PROBLEM REQUIREMENTS: Leave out all pictures while repeating the records exactly and completely.

DATA FOR REVIEW:
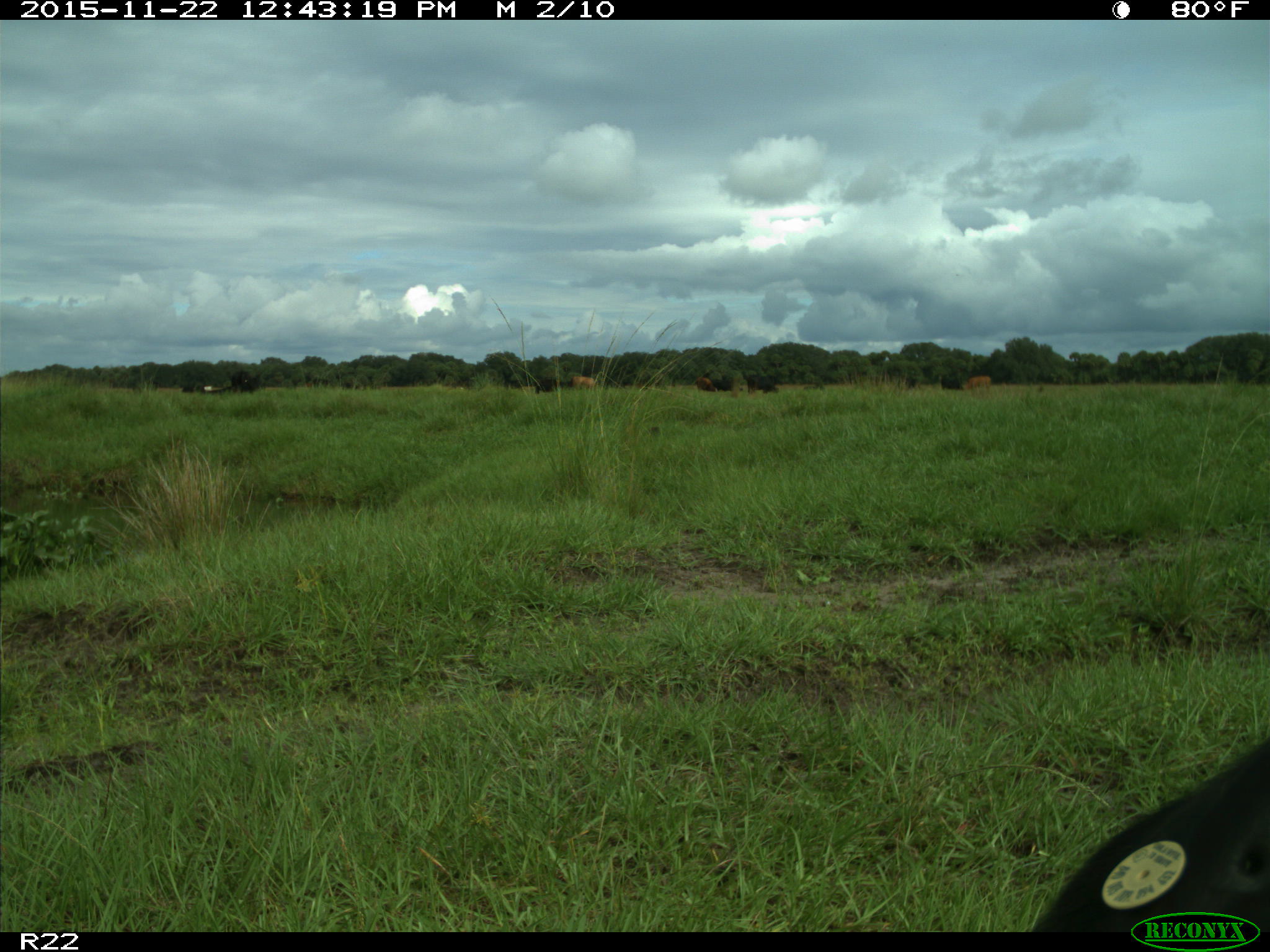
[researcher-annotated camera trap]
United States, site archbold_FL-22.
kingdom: Animalia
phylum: Chordata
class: Mammalia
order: Artiodactyla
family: Bovidae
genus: Bos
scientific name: Bos taurus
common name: domestic cow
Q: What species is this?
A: Bos taurus (domestic cow).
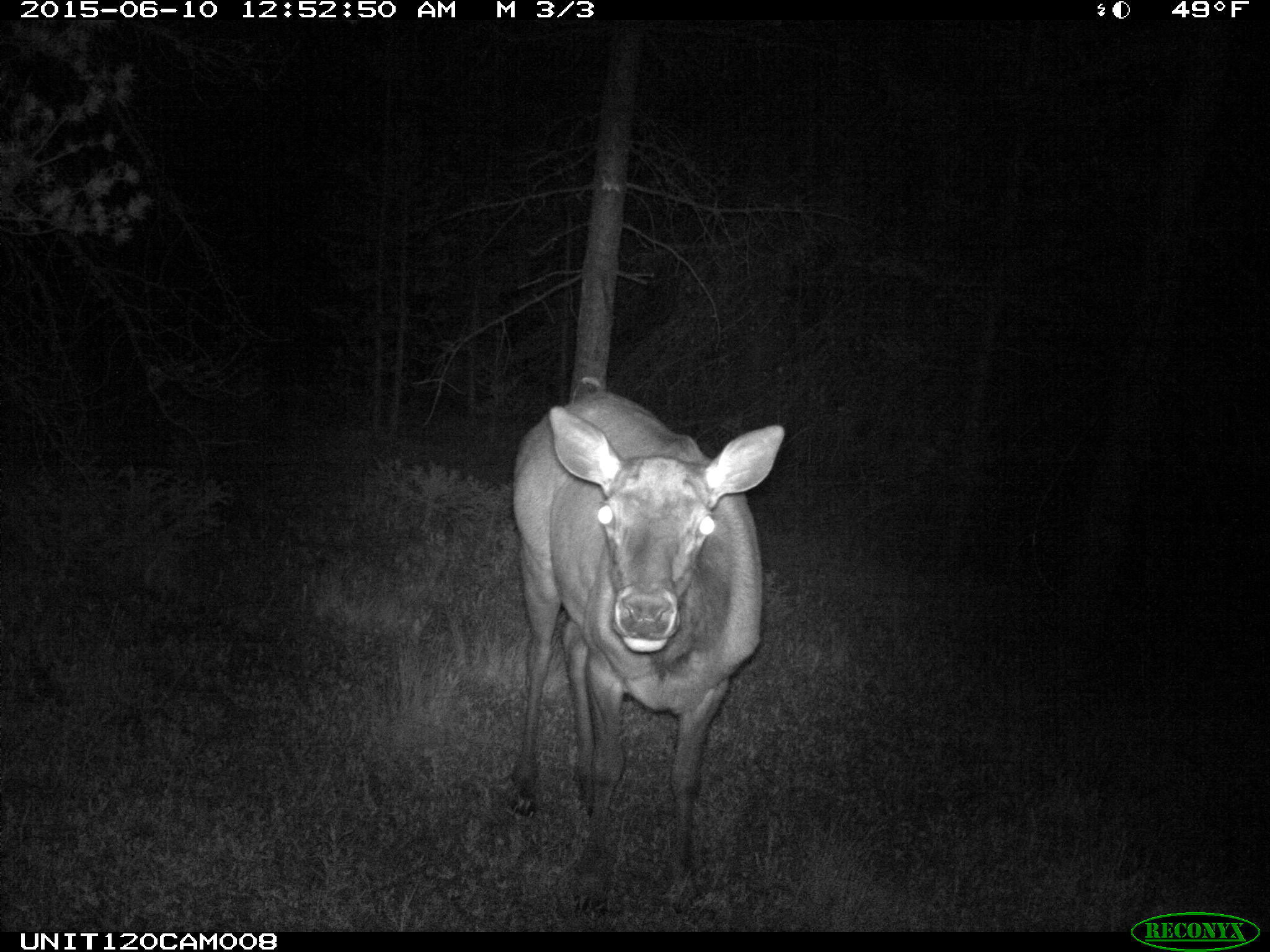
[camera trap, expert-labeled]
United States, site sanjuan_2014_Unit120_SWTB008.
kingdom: Animalia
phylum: Chordata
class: Mammalia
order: Artiodactyla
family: Cervidae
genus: Cervus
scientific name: Cervus elaphus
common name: red deer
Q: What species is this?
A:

SOLUTION:
[researcher-annotated camera trap]
United States, site archbold_FL-22.
kingdom: Animalia
phylum: Chordata
class: Mammalia
order: Artiodactyla
family: Bovidae
genus: Bos
scientific name: Bos taurus
common name: domestic cow
Q: What species is this?
A: Bos taurus (domestic cow).
[camera trap, expert-labeled]
United States, site sanjuan_2014_Unit120_SWTB008.
kingdom: Animalia
phylum: Chordata
class: Mammalia
order: Artiodactyla
family: Cervidae
genus: Cervus
scientific name: Cervus elaphus
common name: red deer
Q: What species is this?
A:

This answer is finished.